REPUBLIKA.CO.ID, JAKARTA -- Pengamat Teroris Harits Abu Ulya menyarankan agar Satuan Tugas (Satgas) Tinombala mengganti strategi untuk menangkap jaringan teroris yang tersisa di pegunungan Poso. Ia meyakini jumlah terduga teroris sudah berkurang dan amunisi mereka pun telah menipis. "Menurut analisis saya, masih ada sembilan orang yang menjadi terduga teroris, tapi mereka juga kemungkinan besar tidak memegang senjata api plus amunisi dalam jumlah yang cukup," kata Harits saat dihubungi Republika.co.id, di Jakarta, Jumat (31/3).

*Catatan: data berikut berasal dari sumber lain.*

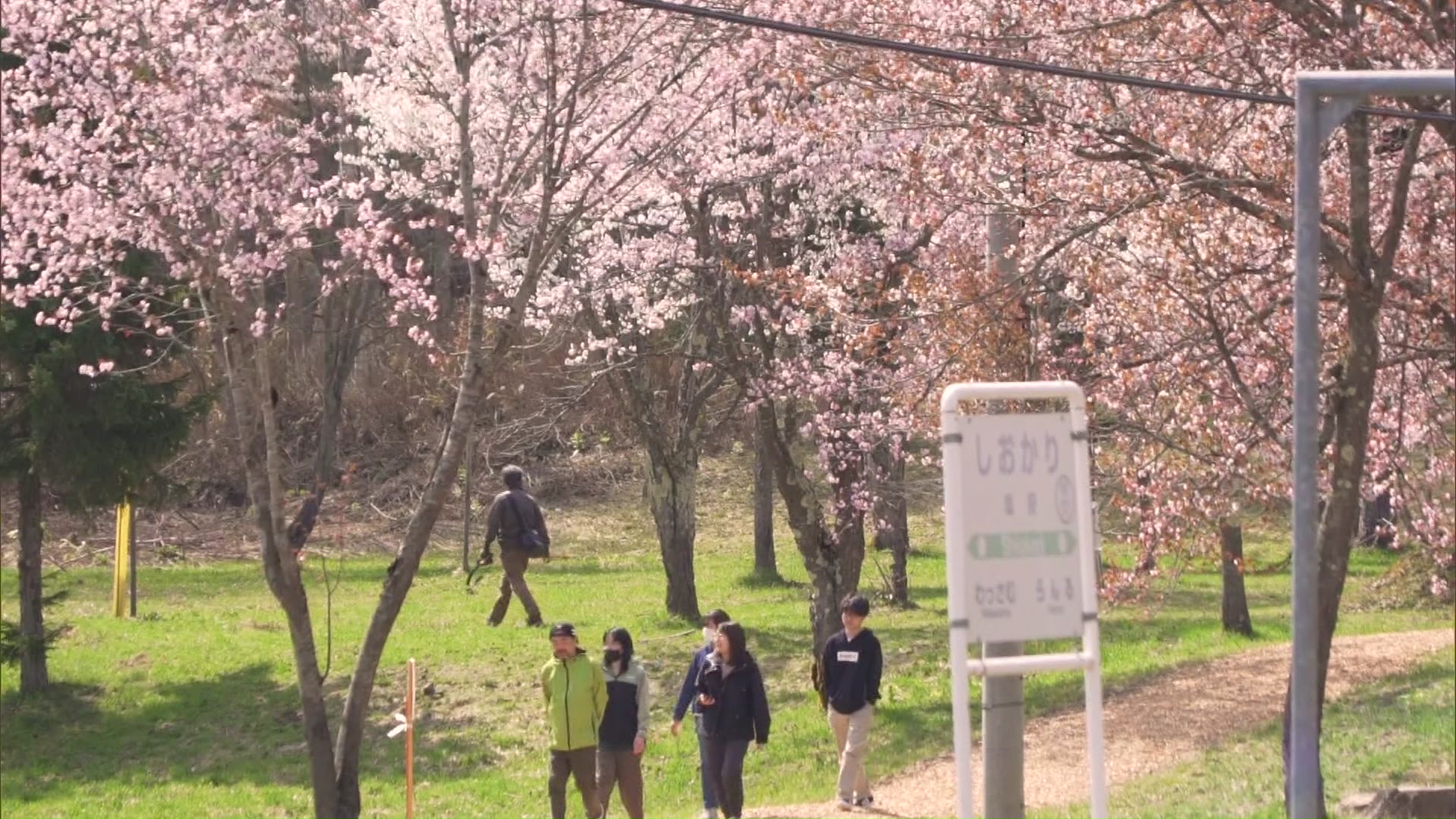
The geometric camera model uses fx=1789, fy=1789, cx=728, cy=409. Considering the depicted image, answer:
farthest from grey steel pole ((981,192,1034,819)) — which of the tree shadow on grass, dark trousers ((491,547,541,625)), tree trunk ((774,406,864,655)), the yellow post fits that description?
the yellow post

Harits menyarankan Satgas Tinombala mengubah startegi dengan melakukan operasi lebih tertutup dan menggunakan personel yang jumlahnya proporsional. Operasi Tinombala yang didahului dengan Operasi Camar Maleo pada 2015 lalu sudah cukup lama mengejar dan bertempur dengan jaringan teroris Mujahid Indonesia Timur (MIT). "Bisa jadi masyarakat Poso pun sudah mulai lelah dan jengah dengan keberadaan mereka," ujar Direktur The Community of Ideological Islamic Analyst (CIIA) itu.

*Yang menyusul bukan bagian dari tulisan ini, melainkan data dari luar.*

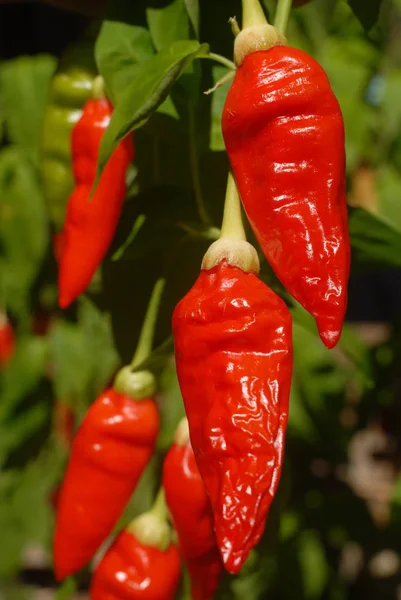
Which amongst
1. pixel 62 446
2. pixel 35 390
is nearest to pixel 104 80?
pixel 35 390

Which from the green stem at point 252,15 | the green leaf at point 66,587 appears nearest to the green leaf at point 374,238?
the green stem at point 252,15

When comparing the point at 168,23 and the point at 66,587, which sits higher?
the point at 168,23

Baca juga: Operasi Berlanjut, Desmon Pertanyakan Kinerja Satgas Tinombala
Harits mengingatkan Poso memiliki luka masa lalu yang belum tersembuhkan akibat konflik horisontal. Keberadaan Satgas Tinombala yang tak kunjung hengkang dari Poso membuat kota itu berkesan sebagai sarang teroris dan itu dapat menimbulkan luka baru di masyarakat. "Poso sudah cukup lelah dengan konflik dan tidak nyaman juga kalau ada opini Poso sebagai sarang terorisme," ucapnya.